A year after a groundhog slipped from de Blasio's grasp during the annual Staten Island Zoo Groundhog Day ceremony, the zoo is reportedly making a change to prevent the mayor from handling the animal.
De Blasio, for one, would be happy with the new plan.
"I think reform is needed," de Blasio joked Wednesday during an unrelated news conference in Brooklyn. "I welcome a new approach."
A year ago, the creature squirmed from de Blasio's grasp after predicting six more weeks of winter and fell several feet to the ground. It died a week later.
An autopsy revealed it suffered internal injuries, but it was not clear if they stemmed from the fall.
Moreover, it was revealed that the rodent that died was not the zoo's famed Staten Island Chuck, but rather a female stand-in named Charlotte. The zoo did not notify the mayor's office about the death.
The story prompted a flood of Twitter jokes about a #Groundhoghazi cover-up and de Blasio's possible impeachment. And it wasn't even the first time a mayor had had an unfortunate run-in with a Staten Island groundhog: A squirming Chuck bit then-Mayor Michael Bloomberg in 2009.
The New York Post reported Tuesday that the zoo is changing its ceremony this February so the mayor won't pick up the animal. Instead, it will be in a plexiglass case. A spokesman at the zoo declined to comment.
Last year was de Blasio's first time participating in the ceremony. He admitted Wednesday that he wasn't ready to handle the groundhog.
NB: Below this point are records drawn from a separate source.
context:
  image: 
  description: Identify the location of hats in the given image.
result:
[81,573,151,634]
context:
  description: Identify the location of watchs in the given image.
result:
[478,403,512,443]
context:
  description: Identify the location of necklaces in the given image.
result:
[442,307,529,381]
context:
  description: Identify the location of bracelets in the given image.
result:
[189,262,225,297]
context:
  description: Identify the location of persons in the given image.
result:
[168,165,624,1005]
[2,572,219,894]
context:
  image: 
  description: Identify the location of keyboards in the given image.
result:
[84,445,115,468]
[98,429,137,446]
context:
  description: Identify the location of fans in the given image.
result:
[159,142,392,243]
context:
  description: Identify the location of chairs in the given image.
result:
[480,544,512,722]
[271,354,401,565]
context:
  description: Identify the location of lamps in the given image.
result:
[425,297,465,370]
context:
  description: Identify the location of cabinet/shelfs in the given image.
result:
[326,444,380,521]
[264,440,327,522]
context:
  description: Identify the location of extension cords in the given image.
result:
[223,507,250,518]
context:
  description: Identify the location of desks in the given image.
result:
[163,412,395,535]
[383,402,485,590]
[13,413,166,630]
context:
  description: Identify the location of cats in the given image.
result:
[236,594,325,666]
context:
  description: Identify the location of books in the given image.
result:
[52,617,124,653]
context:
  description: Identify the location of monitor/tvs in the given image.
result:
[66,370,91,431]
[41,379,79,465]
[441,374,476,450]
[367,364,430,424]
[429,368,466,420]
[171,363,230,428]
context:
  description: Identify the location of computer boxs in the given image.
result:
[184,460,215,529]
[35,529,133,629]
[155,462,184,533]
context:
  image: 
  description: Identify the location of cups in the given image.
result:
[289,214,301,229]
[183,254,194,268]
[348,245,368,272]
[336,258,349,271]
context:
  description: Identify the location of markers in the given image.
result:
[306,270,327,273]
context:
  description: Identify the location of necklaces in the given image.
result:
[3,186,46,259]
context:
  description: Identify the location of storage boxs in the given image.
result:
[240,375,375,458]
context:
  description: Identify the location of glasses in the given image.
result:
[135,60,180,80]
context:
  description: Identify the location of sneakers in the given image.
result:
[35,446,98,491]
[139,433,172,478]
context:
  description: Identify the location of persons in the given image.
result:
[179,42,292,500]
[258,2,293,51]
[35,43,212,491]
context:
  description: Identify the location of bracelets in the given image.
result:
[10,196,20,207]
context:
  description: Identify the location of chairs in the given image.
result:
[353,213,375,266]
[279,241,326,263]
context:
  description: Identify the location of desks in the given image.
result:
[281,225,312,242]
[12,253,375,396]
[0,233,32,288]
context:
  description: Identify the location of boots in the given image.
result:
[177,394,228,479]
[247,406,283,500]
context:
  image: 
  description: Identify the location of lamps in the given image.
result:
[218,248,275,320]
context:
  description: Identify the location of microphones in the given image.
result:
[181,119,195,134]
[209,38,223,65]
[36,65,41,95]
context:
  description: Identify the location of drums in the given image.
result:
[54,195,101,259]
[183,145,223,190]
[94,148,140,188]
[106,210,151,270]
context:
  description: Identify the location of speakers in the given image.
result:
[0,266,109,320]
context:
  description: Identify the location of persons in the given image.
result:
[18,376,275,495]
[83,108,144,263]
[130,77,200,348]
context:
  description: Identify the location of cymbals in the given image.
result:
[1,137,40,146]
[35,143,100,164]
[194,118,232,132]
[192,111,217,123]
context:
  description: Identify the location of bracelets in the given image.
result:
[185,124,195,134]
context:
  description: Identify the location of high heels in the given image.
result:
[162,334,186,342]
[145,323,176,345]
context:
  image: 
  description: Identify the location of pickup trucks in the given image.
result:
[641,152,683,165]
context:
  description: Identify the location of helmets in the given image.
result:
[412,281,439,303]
"I must say last time, there was not an overwhelming amount of preparation and orientation before I was handed him," de Blasio said. "May he rest in peace."
The zoo has four groundhogs, all with the variations of the brand name "Chuck." On the morning of Feb. 2, zoo staff selects which of the groundhogs will participate in the ceremony and be dubbed Chuck for the day.
The animal's formal name is Charles G. Hogg.